Waktu satu jam bagai di neraka. Fuschia menghembuskan napas lega, selega leganya. Dia menengok-nengok sedikit ke Aluna, kemudian Daisy. Mereka masih sibuk mengerjakan soal. Daisy mengambil penggaris dari tempat pensil kain. Fuschia terkesiap.
“Lah, kok dia pake penggaris? Perasaan gue gak ngerjain garis-garis?” Melihat Daisy menggaris-garis, Fuschia kembali mengecek soal dari atas.

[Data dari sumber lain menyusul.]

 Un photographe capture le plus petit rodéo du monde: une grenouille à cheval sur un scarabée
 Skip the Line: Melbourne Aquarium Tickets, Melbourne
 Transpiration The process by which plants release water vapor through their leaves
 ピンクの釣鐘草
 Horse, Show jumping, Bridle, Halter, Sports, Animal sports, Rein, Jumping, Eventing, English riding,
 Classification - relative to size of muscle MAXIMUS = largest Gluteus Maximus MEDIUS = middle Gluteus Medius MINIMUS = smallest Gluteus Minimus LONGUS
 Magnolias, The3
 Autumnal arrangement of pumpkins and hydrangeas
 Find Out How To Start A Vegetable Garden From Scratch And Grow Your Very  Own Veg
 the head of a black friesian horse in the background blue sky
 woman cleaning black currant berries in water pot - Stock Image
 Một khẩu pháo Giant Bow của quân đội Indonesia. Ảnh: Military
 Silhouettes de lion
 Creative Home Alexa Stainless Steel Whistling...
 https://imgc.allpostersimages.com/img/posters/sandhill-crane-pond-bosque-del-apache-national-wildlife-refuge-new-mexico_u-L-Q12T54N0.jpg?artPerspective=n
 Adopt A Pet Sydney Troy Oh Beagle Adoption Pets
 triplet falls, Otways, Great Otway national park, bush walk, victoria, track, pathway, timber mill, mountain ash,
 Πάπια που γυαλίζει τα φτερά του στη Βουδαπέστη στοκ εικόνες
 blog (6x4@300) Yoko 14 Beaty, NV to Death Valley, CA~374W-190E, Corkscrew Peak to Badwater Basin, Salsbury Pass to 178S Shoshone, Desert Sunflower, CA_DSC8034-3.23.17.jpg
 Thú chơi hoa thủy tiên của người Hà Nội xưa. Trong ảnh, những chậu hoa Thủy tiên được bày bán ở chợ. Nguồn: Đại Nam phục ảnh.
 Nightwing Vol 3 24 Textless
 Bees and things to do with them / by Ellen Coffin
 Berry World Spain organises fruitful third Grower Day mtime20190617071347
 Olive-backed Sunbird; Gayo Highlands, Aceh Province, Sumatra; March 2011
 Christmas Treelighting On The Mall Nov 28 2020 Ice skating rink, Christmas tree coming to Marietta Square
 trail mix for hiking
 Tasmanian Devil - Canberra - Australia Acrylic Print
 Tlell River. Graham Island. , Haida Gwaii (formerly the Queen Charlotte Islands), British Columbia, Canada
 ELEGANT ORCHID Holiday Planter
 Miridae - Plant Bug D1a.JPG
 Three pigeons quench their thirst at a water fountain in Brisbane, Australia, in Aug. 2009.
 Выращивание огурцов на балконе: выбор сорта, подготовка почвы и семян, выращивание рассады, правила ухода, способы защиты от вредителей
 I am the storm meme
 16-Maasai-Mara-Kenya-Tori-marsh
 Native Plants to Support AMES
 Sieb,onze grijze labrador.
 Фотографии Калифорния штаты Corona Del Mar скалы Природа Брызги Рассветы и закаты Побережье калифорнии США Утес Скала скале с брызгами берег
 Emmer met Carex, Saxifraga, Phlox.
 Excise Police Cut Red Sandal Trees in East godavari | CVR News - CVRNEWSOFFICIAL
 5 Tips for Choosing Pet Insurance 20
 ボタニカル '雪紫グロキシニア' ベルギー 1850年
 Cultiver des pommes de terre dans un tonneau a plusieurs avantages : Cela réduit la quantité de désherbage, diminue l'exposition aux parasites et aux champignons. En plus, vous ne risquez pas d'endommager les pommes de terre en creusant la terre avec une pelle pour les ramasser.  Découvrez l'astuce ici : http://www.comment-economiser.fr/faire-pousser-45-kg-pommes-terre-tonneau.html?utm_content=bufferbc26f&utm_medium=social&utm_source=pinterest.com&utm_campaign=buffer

Namun Fuschia tidak mengerti. Daisy tidak mungkin salah, dia rangking satu paralel! Fuschia melihat Aluna yang juga menggunakan penggaris 15 cm. Fuschia mengacak rambutnya frustrasi, soal mana yang mereka maksud?
Lima menit kemudian bel berdering. Pergantian pelajaran ke lima. Masih ada satu pelajaran lagi sebelum pulang.
***
“Sialan, kimia tadi susah banget. Gue gak yakin, pelajaran yang keluar sudah dipelajari sebelumnya.”“Bener banget. Baru kali ini gue benci kimia. Banyak soal jebakan pula.”
“Apa kabar gue yang benci kimia daridulu.”
Terdengar gerutuan para siswi di lorong sekolah. Fuschia menggenggam tali tas, menghembuskan napas. Rupanya ujian dua jam lalu tidak benar-benar dadakan. Hari ini tidak ada jadwal les, ia langsung menaiki bus, pulang ke rumah.
Tukang kebun berlari antusias membukakan pintu gerbang ketika mendengar langkah kaki anak majikannya. Tukang kebun baru itu tersenyum semringah. “Selamat datang, Nona. Mau saya bawakan tasnya?”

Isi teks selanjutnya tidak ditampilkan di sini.